**Task to complete:**
Every line between the top of the data below and the line with "Adidas Golf Pure", both ends included, must be retyped exactly.

**Supplied records:**
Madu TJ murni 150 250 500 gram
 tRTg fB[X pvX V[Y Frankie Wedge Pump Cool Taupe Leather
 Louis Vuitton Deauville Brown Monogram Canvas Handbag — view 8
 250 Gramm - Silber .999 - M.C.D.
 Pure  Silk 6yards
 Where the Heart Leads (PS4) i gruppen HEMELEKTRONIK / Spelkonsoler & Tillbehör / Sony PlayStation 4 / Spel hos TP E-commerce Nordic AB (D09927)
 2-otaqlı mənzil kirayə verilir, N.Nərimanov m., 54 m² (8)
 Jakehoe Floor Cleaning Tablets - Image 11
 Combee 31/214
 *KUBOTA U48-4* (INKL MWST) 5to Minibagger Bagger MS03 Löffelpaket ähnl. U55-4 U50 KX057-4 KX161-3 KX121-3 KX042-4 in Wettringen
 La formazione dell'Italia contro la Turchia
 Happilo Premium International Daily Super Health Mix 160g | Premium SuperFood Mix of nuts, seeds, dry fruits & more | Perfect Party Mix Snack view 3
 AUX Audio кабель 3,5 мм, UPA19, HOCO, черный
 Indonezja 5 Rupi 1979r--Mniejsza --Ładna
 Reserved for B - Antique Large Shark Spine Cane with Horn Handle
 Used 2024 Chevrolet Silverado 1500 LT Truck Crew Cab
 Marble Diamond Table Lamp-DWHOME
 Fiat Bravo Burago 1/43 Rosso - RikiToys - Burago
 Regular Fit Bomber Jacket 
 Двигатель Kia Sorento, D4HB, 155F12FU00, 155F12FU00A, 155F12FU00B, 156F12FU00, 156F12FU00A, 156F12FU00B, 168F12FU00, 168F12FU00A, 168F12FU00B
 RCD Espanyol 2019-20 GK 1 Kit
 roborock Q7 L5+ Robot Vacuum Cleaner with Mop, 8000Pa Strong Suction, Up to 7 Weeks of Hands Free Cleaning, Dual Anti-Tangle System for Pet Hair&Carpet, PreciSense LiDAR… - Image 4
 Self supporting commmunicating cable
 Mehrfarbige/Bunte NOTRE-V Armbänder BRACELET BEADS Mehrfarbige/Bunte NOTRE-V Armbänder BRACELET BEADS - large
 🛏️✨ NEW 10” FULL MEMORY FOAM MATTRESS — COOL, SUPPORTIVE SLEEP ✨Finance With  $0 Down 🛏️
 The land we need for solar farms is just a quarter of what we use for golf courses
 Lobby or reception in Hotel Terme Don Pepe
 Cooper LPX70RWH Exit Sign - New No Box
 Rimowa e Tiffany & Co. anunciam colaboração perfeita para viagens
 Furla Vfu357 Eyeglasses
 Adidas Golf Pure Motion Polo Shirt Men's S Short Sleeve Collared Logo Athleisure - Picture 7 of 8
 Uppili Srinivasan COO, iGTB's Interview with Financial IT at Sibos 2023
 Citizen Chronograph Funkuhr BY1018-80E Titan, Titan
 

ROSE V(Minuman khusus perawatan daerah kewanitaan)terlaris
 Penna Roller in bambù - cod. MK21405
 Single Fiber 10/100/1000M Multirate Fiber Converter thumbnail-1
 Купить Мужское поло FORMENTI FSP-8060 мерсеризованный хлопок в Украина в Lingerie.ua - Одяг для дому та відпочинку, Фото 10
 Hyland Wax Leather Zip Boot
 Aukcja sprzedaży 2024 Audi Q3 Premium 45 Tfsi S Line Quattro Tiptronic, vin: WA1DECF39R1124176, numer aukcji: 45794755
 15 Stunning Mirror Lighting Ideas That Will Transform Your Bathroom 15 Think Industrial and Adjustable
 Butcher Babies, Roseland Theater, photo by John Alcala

**Answer to this problem:**
Madu TJ murni 150 250 500 gram
 tRTg fB[X pvX V[Y Frankie Wedge Pump Cool Taupe Leather
 Louis Vuitton Deauville Brown Monogram Canvas Handbag — view 8
 250 Gramm - Silber .999 - M.C.D.
 Pure  Silk 6yards
 Where the Heart Leads (PS4) i gruppen HEMELEKTRONIK / Spelkonsoler & Tillbehör / Sony PlayStation 4 / Spel hos TP E-commerce Nordic AB (D09927)
 2-otaqlı mənzil kirayə verilir, N.Nərimanov m., 54 m² (8)
 Jakehoe Floor Cleaning Tablets - Image 11
 Combee 31/214
 *KUBOTA U48-4* (INKL MWST) 5to Minibagger Bagger MS03 Löffelpaket ähnl. U55-4 U50 KX057-4 KX161-3 KX121-3 KX042-4 in Wettringen
 La formazione dell'Italia contro la Turchia
 Happilo Premium International Daily Super Health Mix 160g | Premium SuperFood Mix of nuts, seeds, dry fruits & more | Perfect Party Mix Snack view 3
 AUX Audio кабель 3,5 мм, UPA19, HOCO, черный
 Indonezja 5 Rupi 1979r--Mniejsza --Ładna
 Reserved for B - Antique Large Shark Spine Cane with Horn Handle
 Used 2024 Chevrolet Silverado 1500 LT Truck Crew Cab
 Marble Diamond Table Lamp-DWHOME
 Fiat Bravo Burago 1/43 Rosso - RikiToys - Burago
 Regular Fit Bomber Jacket 
 Двигатель Kia Sorento, D4HB, 155F12FU00, 155F12FU00A, 155F12FU00B, 156F12FU00, 156F12FU00A, 156F12FU00B, 168F12FU00, 168F12FU00A, 168F12FU00B
 RCD Espanyol 2019-20 GK 1 Kit
 roborock Q7 L5+ Robot Vacuum Cleaner with Mop, 8000Pa Strong Suction, Up to 7 Weeks of Hands Free Cleaning, Dual Anti-Tangle System for Pet Hair&Carpet, PreciSense LiDAR… - Image 4
 Self supporting commmunicating cable
 Mehrfarbige/Bunte NOTRE-V Armbänder BRACELET BEADS Mehrfarbige/Bunte NOTRE-V Armbänder BRACELET BEADS - large
 🛏️✨ NEW 10” FULL MEMORY FOAM MATTRESS — COOL, SUPPORTIVE SLEEP ✨Finance With  $0 Down 🛏️
 The land we need for solar farms is just a quarter of what we use for golf courses
 Lobby or reception in Hotel Terme Don Pepe
 Cooper LPX70RWH Exit Sign - New No Box
 Rimowa e Tiffany & Co. anunciam colaboração perfeita para viagens
 Furla Vfu357 Eyeglasses
 Adidas Golf Pure Motion Polo Shirt Men's S Short Sleeve Collared Logo Athleisure - Picture 7 of 8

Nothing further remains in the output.